An Anytime Algorithm for Good Arm Identification
This work addresses the good arm identification problem for researchers and practitioners in bandit algorithms, offering an anytime solution that is applicable across fixed-confidence and fixed-budget settings, though it appears incremental as it builds on existing GAI frameworks.
The authors tackled the good arm identification problem in stochastic bandits by proposing APGAI, an anytime and parameter-free algorithm, which showed improved efficiency over uniform sampling in detecting the absence of good arms and demonstrated good empirical performance on synthetic and real-world data.
In good arm identification (GAI), the goal is to identify one arm whose average performance exceeds a given threshold, referred to as a good arm, if it exists. Few works have studied GAI in the fixed-budget setting when the sampling budget is fixed beforehand, or in the anytime setting, when a recommendation can be asked at any time. We propose APGAI, an anytime and parameter-free sampling rule for GAI in stochastic bandits. APGAI can be straightforwardly used in fixed-confidence and fixed-budget settings. First, we derive upper bounds on its probability of error at any time.
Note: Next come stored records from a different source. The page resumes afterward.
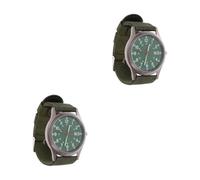 PRETYZOOM 3 Uds Reloj Deportivo Relojes Garmen De Ejercicio Deportivo es De Pulsera con Calendario es Unisex Pulsera Ajustable con Correa De Lona es De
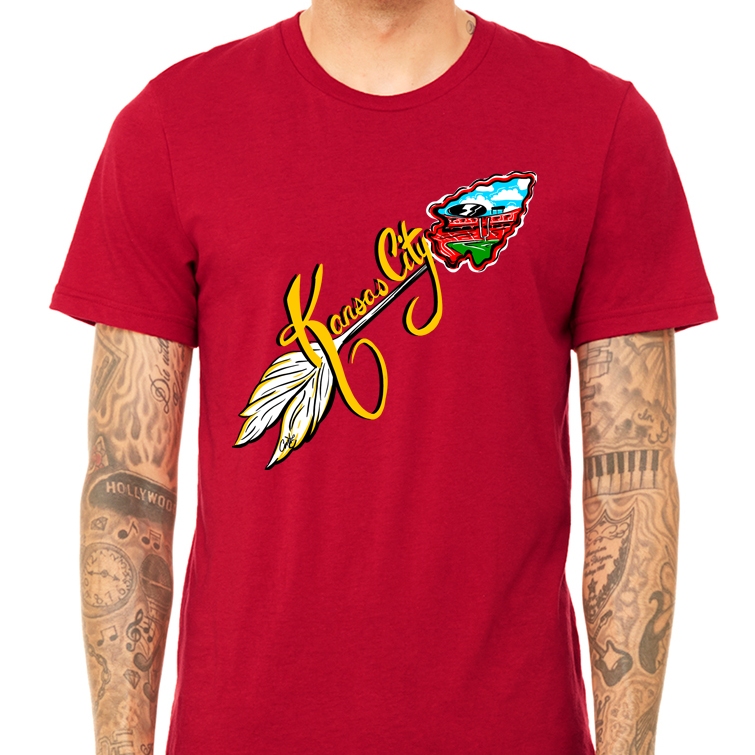 Kingdom Arrow | Red Unisex Tri-Blend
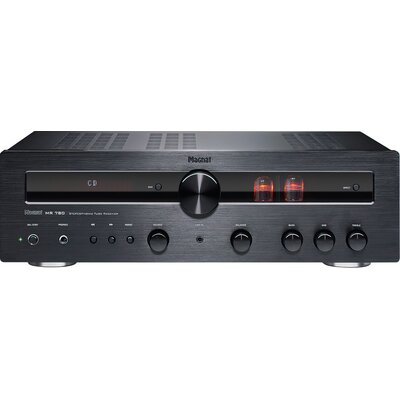 Amplituner Stereo MAGNAT MR 780 Czarny, Hybrydowy przedwzmacniacz lampowy, Bluetooth aptX, Tuner FM/DAB+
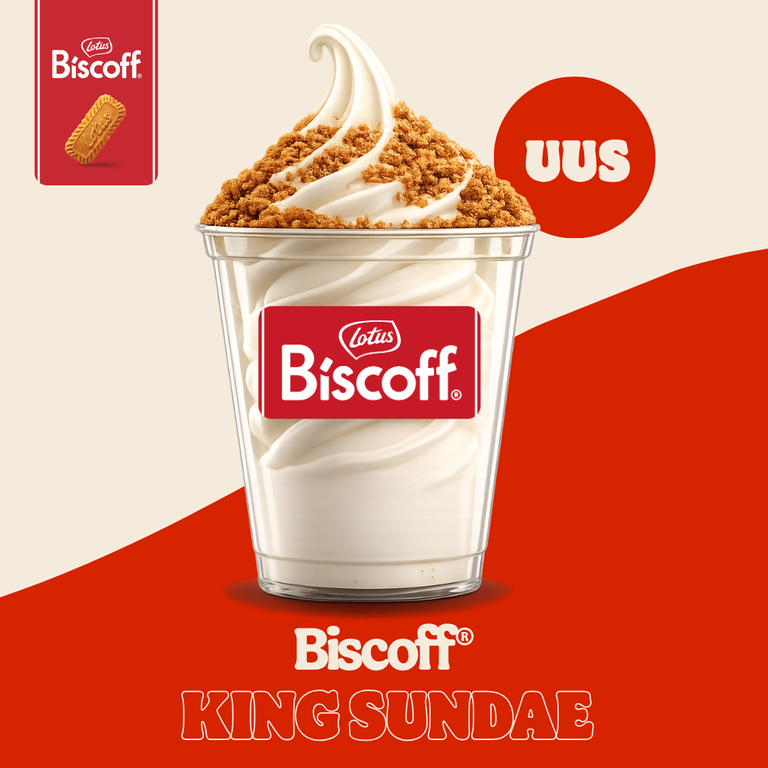 King Sundae Biscoff kampaaniapilt
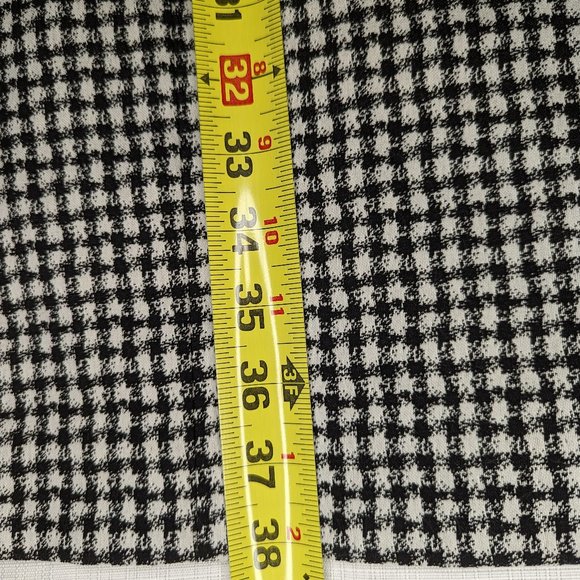 Calvin Klein Women's Geo-Print Jacquard Compression Dress (8, White/Black) - Picture 2 of 8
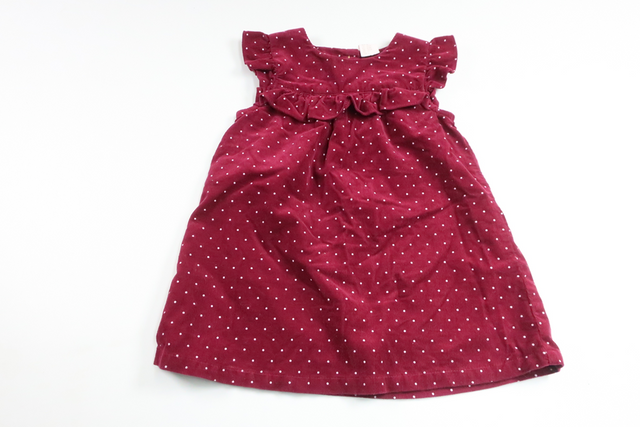 Polka dot dress from H&amp;M - Size 74 - Burgundy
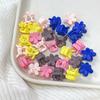 30Pcs Girls Newborn Cute Mini Cartoons Hair Clips Claw Flower Small Hair Claws Children Sweet Hairpins Baby Hair Accessories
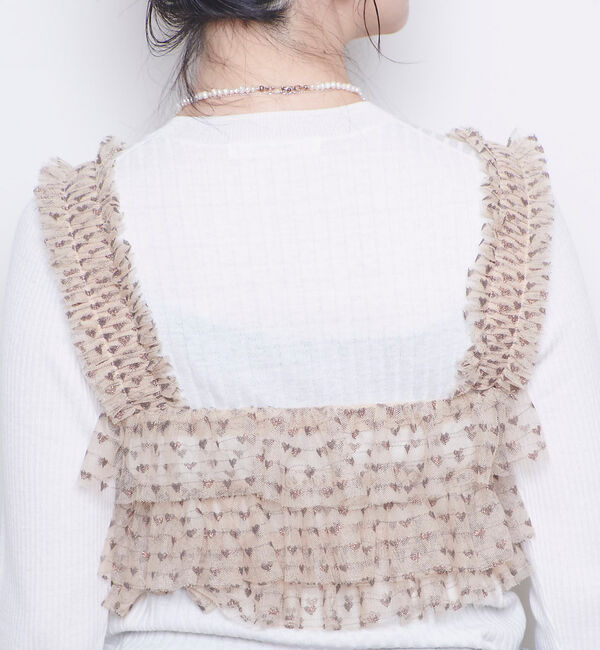 Rouge vif「スター＆ハート柄チュールフリルビスチェ」|シャツ・ブラウス|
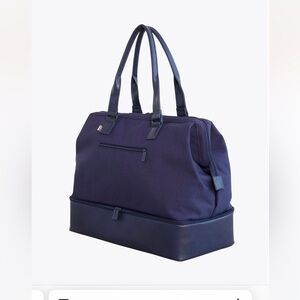 BEIS Blue Travel Bag with Structured Design and Dual Compartments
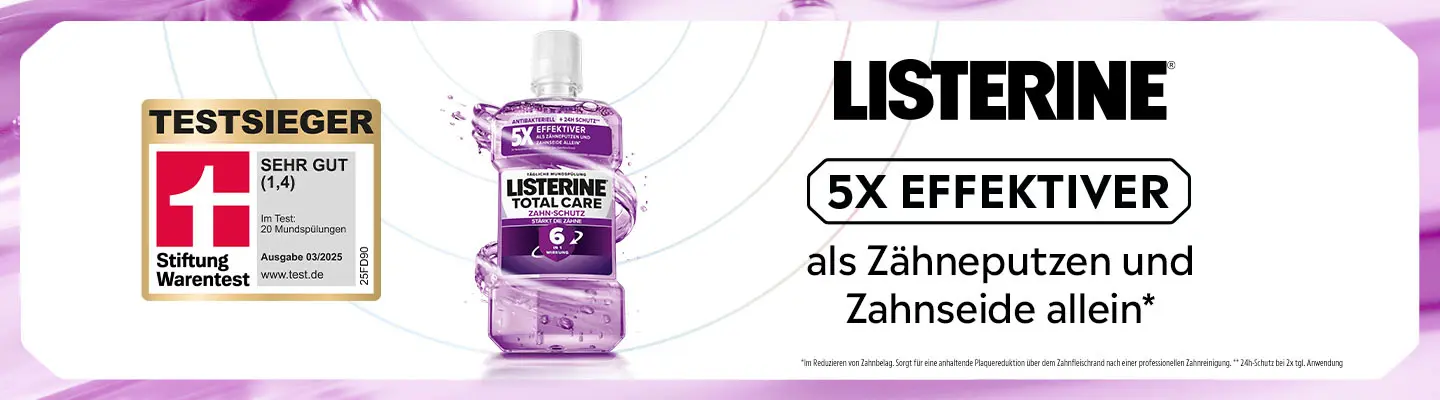 LISTERINE® Total Care Zahn-Schutz
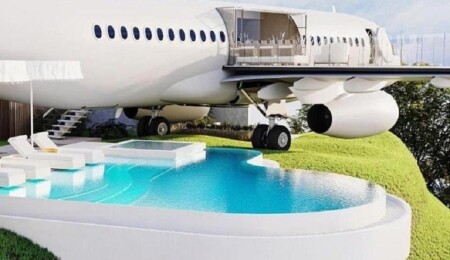 Emekliye ayrılan Boeing 737, geceliği 140 bin lira olan bir villaya dönüştürüldü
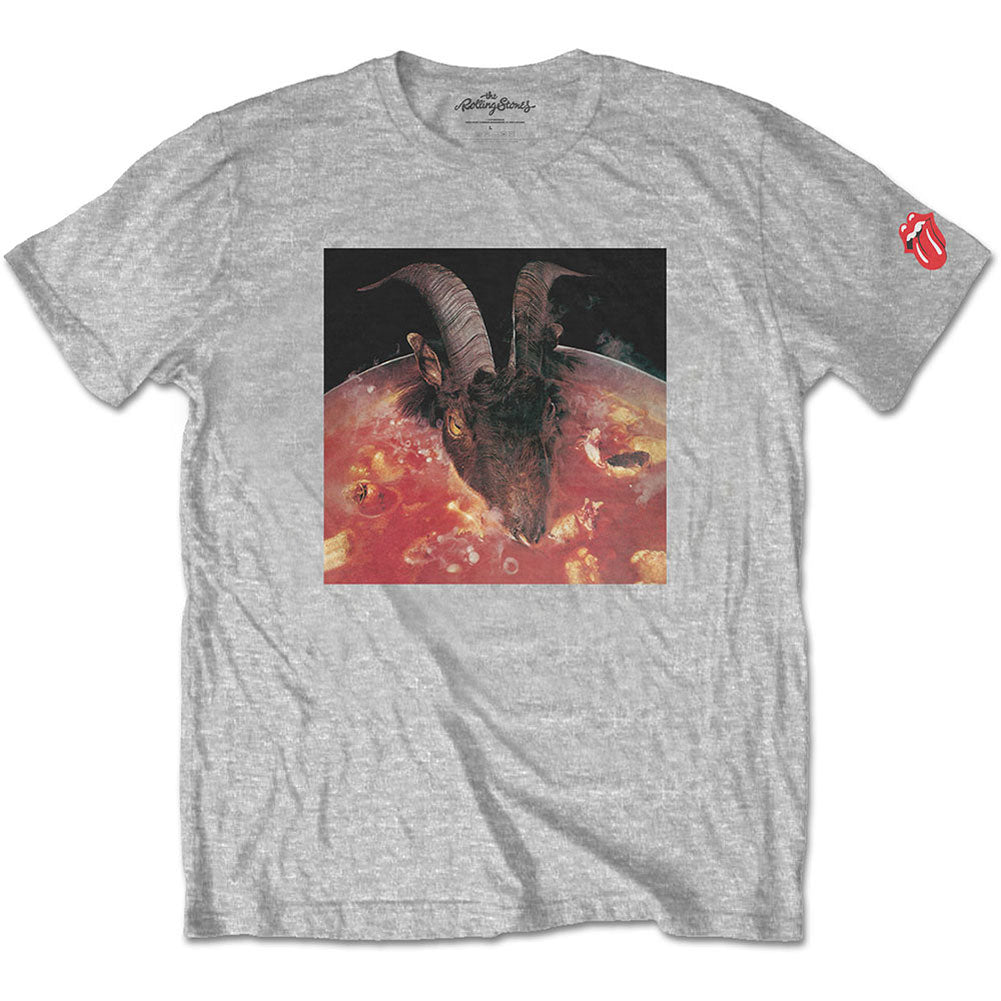 Rolling Stones Goats Head Soup (Sleeve Print) Slim Fit T-shirt Front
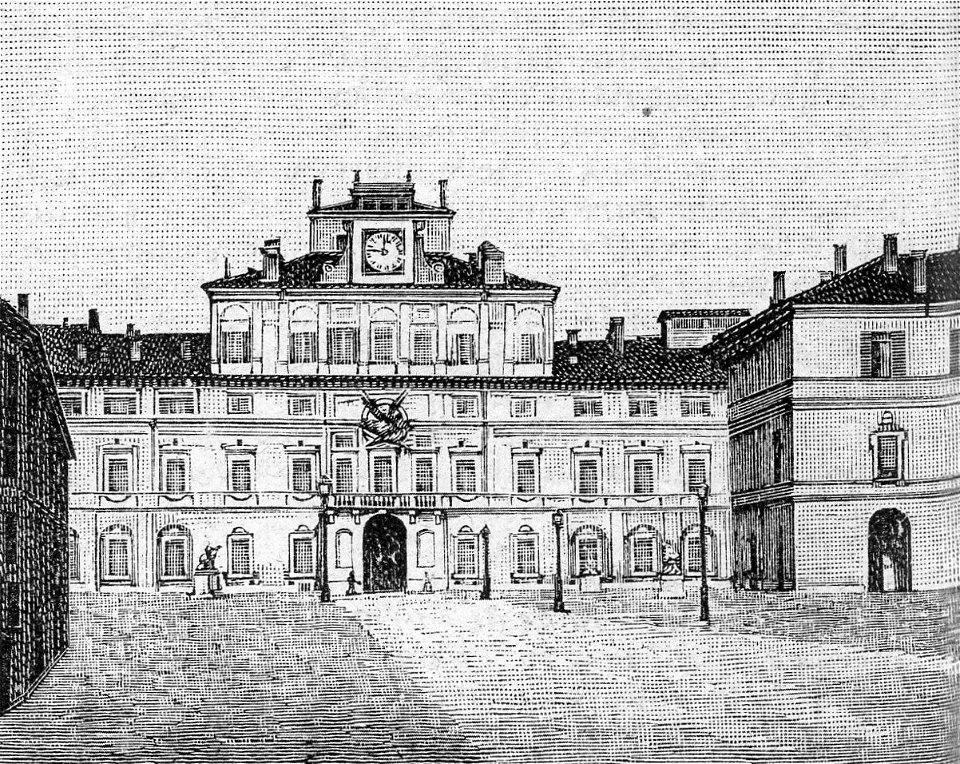 Parma – Palazzo del Giardino (xilografia)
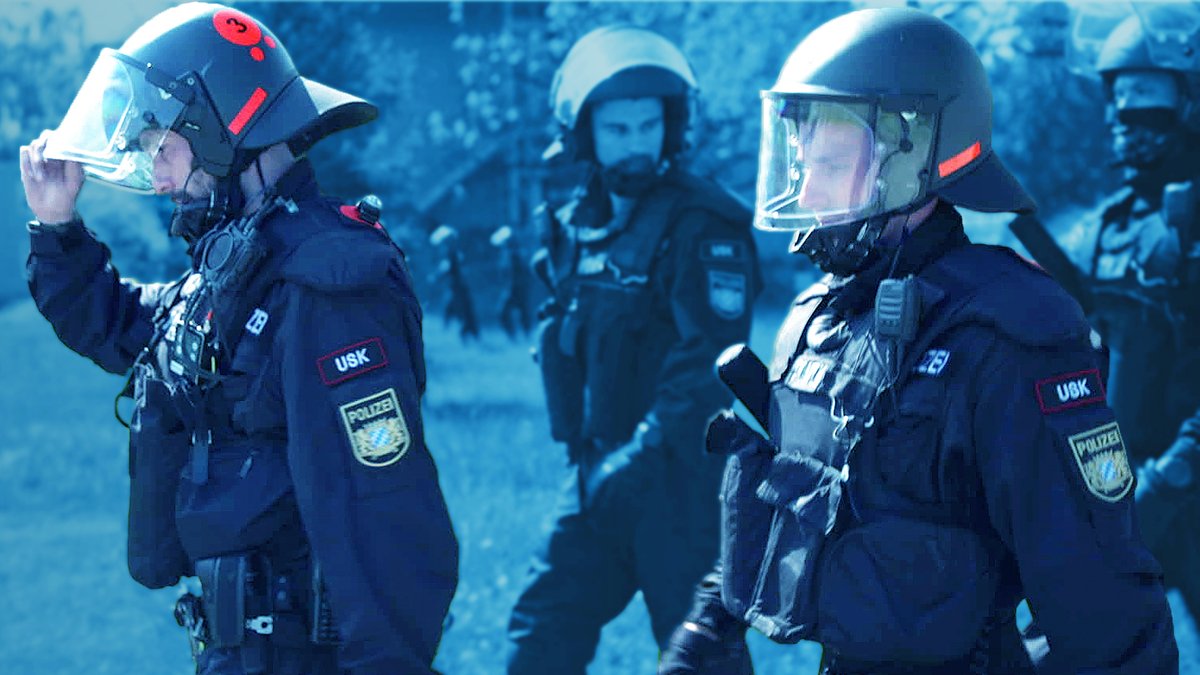 Inside USK: Polizei-Spezialkräfte bei Demos im Einsatz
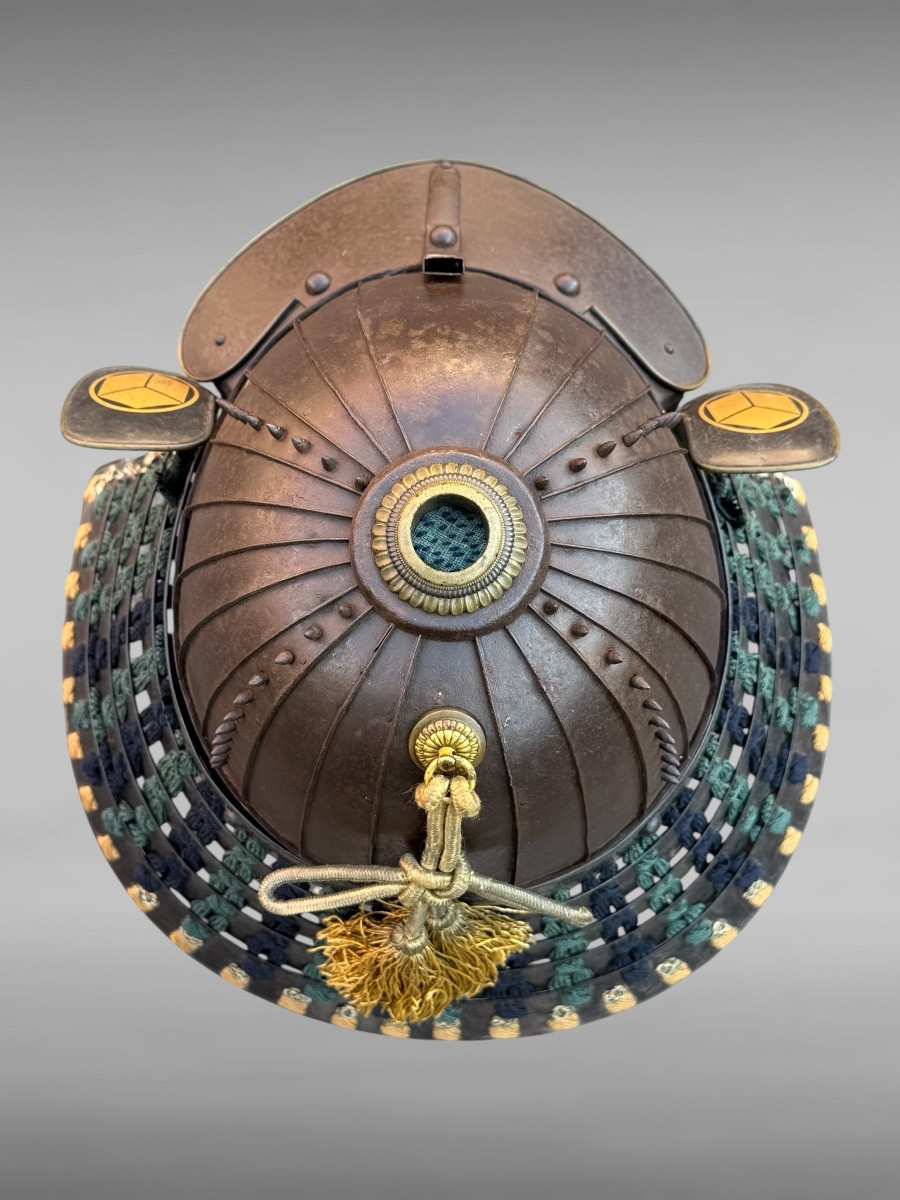 Kabuto De Samuraï à 22 Lamelles En Fer Forgé - Période Edo (1603-1868).-photo-6
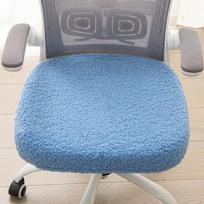 Cozy Office Chair Covers Stretch Washable Computer Chair Seat Anti-Slip Thickened Chair Seat Protector Wedding Party mėlyna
They show that adaptive strategies can be more efficient in detecting the absence of good arms than uniform sampling in several diverse instances. Second, when APGAI is combined with a stopping rule, we prove upper bounds on the expected sampling complexity, holding at any confidence level. Finally, we show the good empirical performance of APGAI on synthetic and real-world data. Our work offers an extensive overview of the GAI problem in all settings.